___ Given records ___

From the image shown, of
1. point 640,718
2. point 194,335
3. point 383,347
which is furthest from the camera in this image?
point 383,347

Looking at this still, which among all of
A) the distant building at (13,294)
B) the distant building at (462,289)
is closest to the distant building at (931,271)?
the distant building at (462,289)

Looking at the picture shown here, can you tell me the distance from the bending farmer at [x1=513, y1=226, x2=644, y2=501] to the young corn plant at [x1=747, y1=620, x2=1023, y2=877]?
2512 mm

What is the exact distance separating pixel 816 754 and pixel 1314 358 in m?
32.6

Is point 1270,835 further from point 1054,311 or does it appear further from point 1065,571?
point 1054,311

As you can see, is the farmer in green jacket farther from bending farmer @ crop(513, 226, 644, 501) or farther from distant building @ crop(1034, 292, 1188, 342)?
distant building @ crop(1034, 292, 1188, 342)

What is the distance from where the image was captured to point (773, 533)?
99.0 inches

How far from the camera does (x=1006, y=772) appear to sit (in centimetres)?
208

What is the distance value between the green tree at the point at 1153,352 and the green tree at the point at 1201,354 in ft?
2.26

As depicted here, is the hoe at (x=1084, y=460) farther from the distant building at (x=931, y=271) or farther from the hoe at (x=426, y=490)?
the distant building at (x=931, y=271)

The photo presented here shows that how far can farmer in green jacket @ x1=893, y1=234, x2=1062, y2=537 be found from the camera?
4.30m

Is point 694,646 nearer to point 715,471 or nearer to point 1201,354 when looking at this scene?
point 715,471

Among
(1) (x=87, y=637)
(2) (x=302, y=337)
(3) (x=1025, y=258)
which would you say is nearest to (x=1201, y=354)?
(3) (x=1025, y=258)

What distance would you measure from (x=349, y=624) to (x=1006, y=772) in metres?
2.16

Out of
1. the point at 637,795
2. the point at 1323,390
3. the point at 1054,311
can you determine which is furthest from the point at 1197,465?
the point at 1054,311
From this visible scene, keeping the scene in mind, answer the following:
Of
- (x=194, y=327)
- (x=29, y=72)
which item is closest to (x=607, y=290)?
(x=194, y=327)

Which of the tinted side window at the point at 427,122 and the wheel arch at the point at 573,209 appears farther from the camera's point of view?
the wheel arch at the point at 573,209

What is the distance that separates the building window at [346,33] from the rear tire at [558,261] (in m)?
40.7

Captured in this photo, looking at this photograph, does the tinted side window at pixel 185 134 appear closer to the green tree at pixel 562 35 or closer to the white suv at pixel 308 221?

___

■ Written request
In the material above, reproduce everything from the line containing "What distance would" down to the end of the material, substituting "darkened side window" for "tinted side window" and leaving all else unchanged.

■ Response to this exercise
What distance would you measure from (x=349, y=624) to (x=1006, y=772) in metres?
2.16

Out of
1. the point at 637,795
2. the point at 1323,390
3. the point at 1054,311
can you determine which is furthest from the point at 1197,465?
the point at 1054,311
From this visible scene, keeping the scene in mind, answer the following:
Of
- (x=194, y=327)
- (x=29, y=72)
which item is closest to (x=607, y=290)?
(x=194, y=327)

Which of the darkened side window at the point at 427,122 and the wheel arch at the point at 573,209 appears farther from the camera's point of view?
the wheel arch at the point at 573,209

What is the distance that separates the building window at [346,33] from the rear tire at [558,261] (in m)?
40.7

Captured in this photo, looking at this photograph, does the darkened side window at pixel 185 134 appear closer to the green tree at pixel 562 35 or closer to the white suv at pixel 308 221?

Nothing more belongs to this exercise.